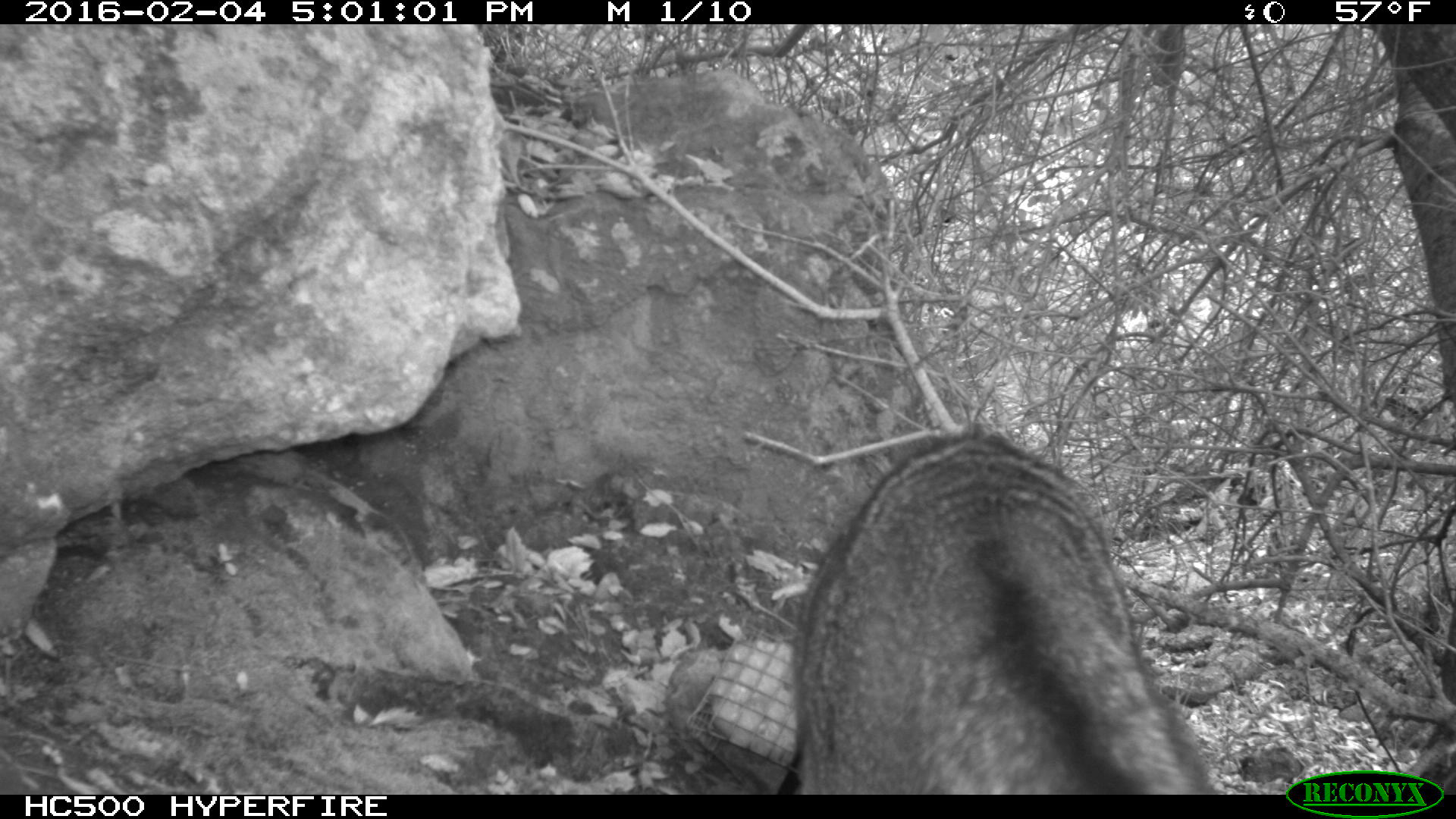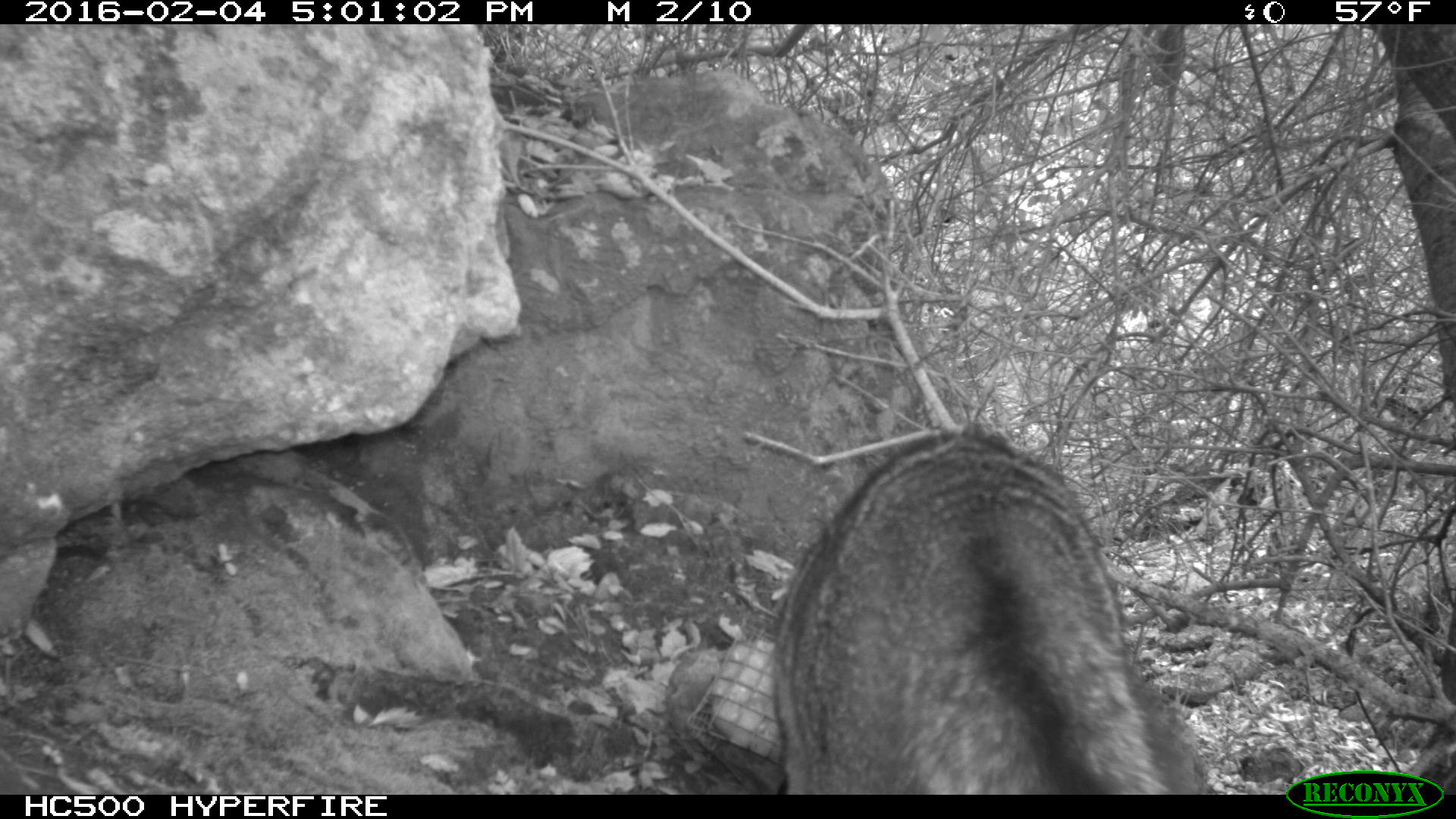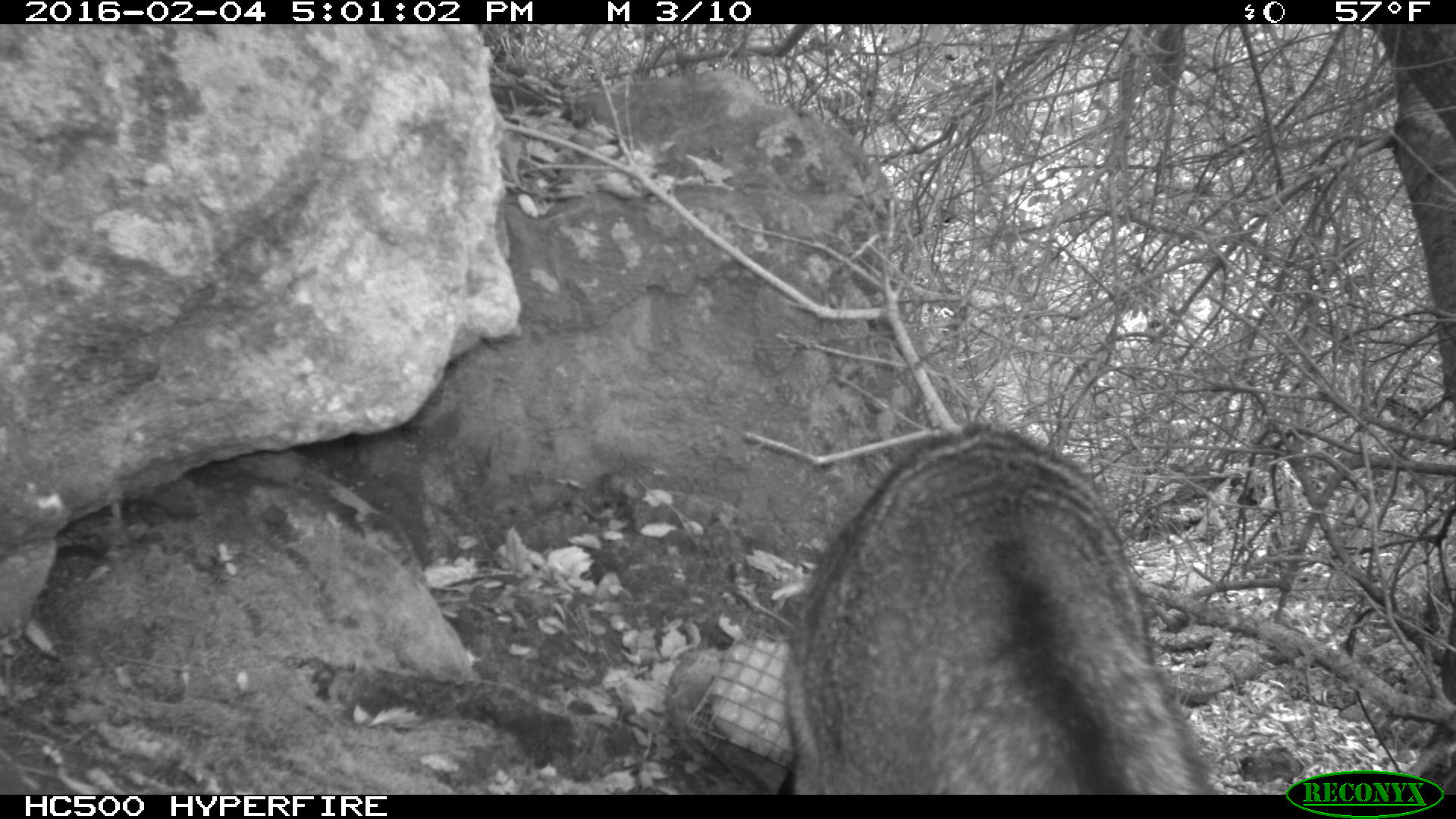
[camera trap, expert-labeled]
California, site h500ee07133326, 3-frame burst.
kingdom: Animalia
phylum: Chordata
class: Mammalia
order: Carnivora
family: Canidae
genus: Urocyon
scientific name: Urocyon littoralis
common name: island fox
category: fox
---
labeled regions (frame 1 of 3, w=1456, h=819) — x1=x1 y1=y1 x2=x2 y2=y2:
fox: x1=774 y1=425 x2=1213 y2=795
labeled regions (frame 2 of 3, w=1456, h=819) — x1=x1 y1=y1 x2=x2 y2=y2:
fox: x1=770 y1=422 x2=1209 y2=793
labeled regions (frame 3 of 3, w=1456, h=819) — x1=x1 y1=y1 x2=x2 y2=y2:
fox: x1=774 y1=425 x2=1213 y2=795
⁂
Every entry above is to be copied verbatim, with the pictures removed.

**Exercise result:**
[camera trap, expert-labeled]
California, site h500ee07133326, 3-frame burst.
kingdom: Animalia
phylum: Chordata
class: Mammalia
order: Carnivora
family: Canidae
genus: Urocyon
scientific name: Urocyon littoralis
common name: island fox
category: fox
---
labeled regions (frame 1 of 3, w=1456, h=819) — x1=x1 y1=y1 x2=x2 y2=y2:
fox: x1=774 y1=425 x2=1213 y2=795
labeled regions (frame 2 of 3, w=1456, h=819) — x1=x1 y1=y1 x2=x2 y2=y2:
fox: x1=770 y1=422 x2=1209 y2=793
labeled regions (frame 3 of 3, w=1456, h=819) — x1=x1 y1=y1 x2=x2 y2=y2:
fox: x1=774 y1=425 x2=1213 y2=795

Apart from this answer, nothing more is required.